À première vue, il peut sembler que l’Arménie a l’intention d’éclipser les différends sur les territoires précédemment occupés en incluant Tovuz dans l’épicentre des opérations militaires. Mais cela ne promet rien de nouveau à l’Arménie. De plus, l’existence du conflit du Haut-Karabakh limite gravement les possibilités de paix et de diplomatie de l’Arménie dans la région. La Turquie n’a pas de relations diplomatiques avec lui. Il n’y a pas d’accès fixe à la mer. Elle dépend de l’Iran et de la Russie pour les sources d’énergie. L’économie du pays dépend également principalement de la Russie. Tant que le conflit du Haut-Karabakh n’est pas résolu, il est difficile de parler des perspectives politiques clairement prévisibles de l’Arménie. Le pays est laissé à l’écart des grands projets économiques.
Tout cela suggère qu’une nouvelle vague de conflit dans le Caucase est liée aux revendications énergétiques de la Russie qui fait l’objet de sanctions.

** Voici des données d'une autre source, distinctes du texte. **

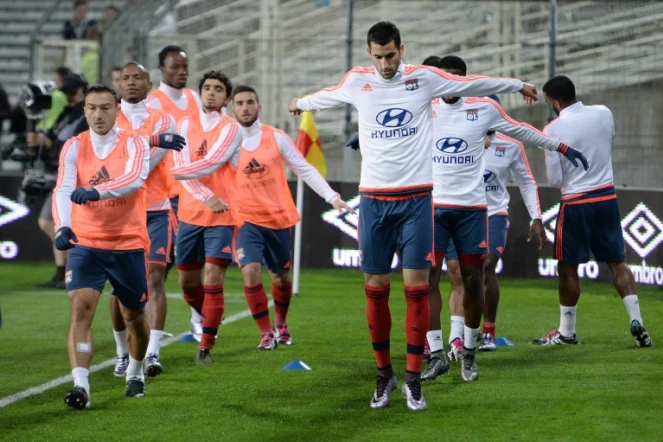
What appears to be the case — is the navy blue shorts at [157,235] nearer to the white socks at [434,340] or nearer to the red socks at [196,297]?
the red socks at [196,297]

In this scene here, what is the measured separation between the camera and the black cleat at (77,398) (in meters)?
7.65

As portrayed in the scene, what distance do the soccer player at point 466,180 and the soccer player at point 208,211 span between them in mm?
1778

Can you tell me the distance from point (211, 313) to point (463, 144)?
2.57 meters

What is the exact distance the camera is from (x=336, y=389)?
27.7 ft

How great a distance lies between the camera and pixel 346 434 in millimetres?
6906

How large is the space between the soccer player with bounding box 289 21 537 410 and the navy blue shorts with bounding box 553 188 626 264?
2.90 meters

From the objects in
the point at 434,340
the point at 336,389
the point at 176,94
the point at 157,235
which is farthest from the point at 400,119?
the point at 176,94

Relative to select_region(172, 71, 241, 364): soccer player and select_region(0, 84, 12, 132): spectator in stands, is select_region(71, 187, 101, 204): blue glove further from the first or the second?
select_region(0, 84, 12, 132): spectator in stands

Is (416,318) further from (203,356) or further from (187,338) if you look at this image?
(187,338)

Il est fort possible que la Russie veuille que la Turquie soit impliquée dans ce conflit régional. Parce que la déstabilisation à long terme du Caucase du Sud rend difficile l’accès de l’Europe à des sources d’énergie alternatives en dehors de la Russie et accroît sa dépendance vis-à-vis de la Russie.

Enfin, il y a des intentions stratégiques. La Russie veut se renforcer dans le Caucase du Sud pendant longtemps. Dans le Caucase du Sud, il a une base militaire uniquement en Arménie. L’Azerbaïdjan a retiré les troupes russes du pays pour la première fois en 1993. Plus tard, sous le gouvernement Saakashvili, la Géorgie a renoncé aux troupes russes. L’Arménie n’a pas encore une telle intention. Les conflits régionaux centrés sur l’Arménie l’obligent à garder des troupes russes dans son pays. Aujourd’hui, l’Arménie a un problème réel avec l’Azerbaïdjan, qui est le conflit du Haut-Karabakh. Il y a un conflit prévu avec la Géorgie, qui est l’affaire de Javakheti : l’Arménie revendique également cette province de Géorgie. La Russie, en revanche, peut utiliser les conflits régionaux avec une grande habileté. Et pas seulement dans le camp post-soviétique. En utilisant les conflits régionaux, la Russie empêche l’Union européenne et les valeurs de la démocratie européenne de s’étendre vers l’Est. En ce sens, les pays du Caucase du Sud, qui ont toujours vécu avec les prédictions de la guerre, sont en fait les otages des revendications géopolitiques de la Russie. Ni la guerre ni la paix ne sont leur choix.